On Nov. 30, the Food and Drug Administration (FDA) released a proposed rule that would classify certain types of wound dressings and liquid wound washes containing antimicrobials and other chemicals, as solid wound dressings. The FDA currently regulates gel, cream, ointment and liquid wound dressings and washes as unclassified devices requiring premarket notification.

Under the proposed rule, the FDA would classify wound dressings and liquid wound washes with a high level of antimicrobial resistance concern as Class III medical devices. In addition, wound dressings and washes with a medium or low level of antimicrobial resistance would be classified as Class II medical devices.

Public comments will be accepted until Feb. 28, 2024. For more information, click here.

IHS Proposed Rule Removes Outdated Regulations

On Jan. 8, the Indian Health Service (IHS) released a proposed rule that aims to remove outdated regulations in the Code of Federal Regulations that do not align with current statutory text of the Hyde Amendment. The proposed rule intends to eliminate confusion regarding the legal effect of outdated regulations and seeks to align IHS guidelines with congressional guidelines governing the Department of Health and Human Services.
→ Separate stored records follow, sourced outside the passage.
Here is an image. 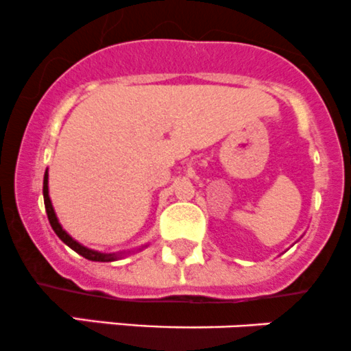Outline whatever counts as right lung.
Masks as SVG:
<instances>
[{
    "label": "right lung",
    "instance_id": "right-lung-1",
    "mask_svg": "<svg viewBox=\"0 0 351 351\" xmlns=\"http://www.w3.org/2000/svg\"><path fill=\"white\" fill-rule=\"evenodd\" d=\"M43 202H45V211H47V216H49L50 226H52V230L56 231L57 237H59L67 247H71L72 250L77 252V254L84 256V258L93 260V262H113V260L120 258L121 254H101V252L91 250V248L84 247V245H81L79 241H75L74 238H72L71 234L60 226L59 219H57L56 216V211H53L52 208V201H50L49 197V172L47 171H45V176H43Z\"/></svg>",
    "mask_w": 351,
    "mask_h": 351
}]
</instances>
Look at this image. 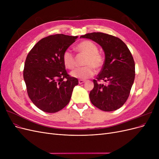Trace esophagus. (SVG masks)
Here are the masks:
<instances>
[{"mask_svg": "<svg viewBox=\"0 0 159 159\" xmlns=\"http://www.w3.org/2000/svg\"><path fill=\"white\" fill-rule=\"evenodd\" d=\"M84 83H85V81L84 80H79V84H82Z\"/></svg>", "mask_w": 159, "mask_h": 159, "instance_id": "34e87169", "label": "esophagus"}]
</instances>
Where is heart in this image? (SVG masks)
Here are the masks:
<instances>
[{"label":"heart","mask_w":159,"mask_h":159,"mask_svg":"<svg viewBox=\"0 0 159 159\" xmlns=\"http://www.w3.org/2000/svg\"><path fill=\"white\" fill-rule=\"evenodd\" d=\"M76 49L80 54L85 56L82 68H77L71 71V76L80 80H86L92 77L95 74V70H99L103 65V57L98 53V46L93 42L89 40H85L80 42L76 46ZM62 60L67 68L71 70L75 66V59L74 54L67 50L63 56Z\"/></svg>","instance_id":"obj_1"}]
</instances>
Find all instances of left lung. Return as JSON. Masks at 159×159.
Here are the masks:
<instances>
[{
    "mask_svg": "<svg viewBox=\"0 0 159 159\" xmlns=\"http://www.w3.org/2000/svg\"><path fill=\"white\" fill-rule=\"evenodd\" d=\"M80 38L92 40L105 53L103 68L90 91L91 103L104 111H113L126 102L135 75V64L127 45L119 38L102 32L88 33ZM103 80L105 84L98 83Z\"/></svg>",
    "mask_w": 159,
    "mask_h": 159,
    "instance_id": "obj_1",
    "label": "left lung"
}]
</instances>
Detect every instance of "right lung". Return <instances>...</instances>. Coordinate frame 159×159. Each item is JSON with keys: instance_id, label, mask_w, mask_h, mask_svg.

Public comments will be accepted until March 8, 2024. For more information, click here.

Final Rules

FDA Releases Final Rule Regarding Biologics License Applications and Master Files

On Feb. 9, the Food and Drug Administration released a final rule regarding biologics license applications and the use of master files by applications licensed under the Public Health Services Act (PHS Act). The final rule will:

  • Clarify that formerly approved applications for biologics products that have been deemed licenses for the biological products under the PHS Act can continue to incorporate by reference DS/DSI/DP information contained in a drug master file, if the information was referenced at the time the application was deemed to be a license;
  • Amend regulations concerning the referencing of information contained in master files by biologics license applications;
  • Clarify that investigational new drug applications for products that would be subject to licensure under the PHS Act may incorporate by reference any information in a master file; and
  • Amend regulations to address the use of master files for the constituent parts of combination products licensed under the PHS Act.

The final rule will go into effect on March 13, 2024. For more information, click here.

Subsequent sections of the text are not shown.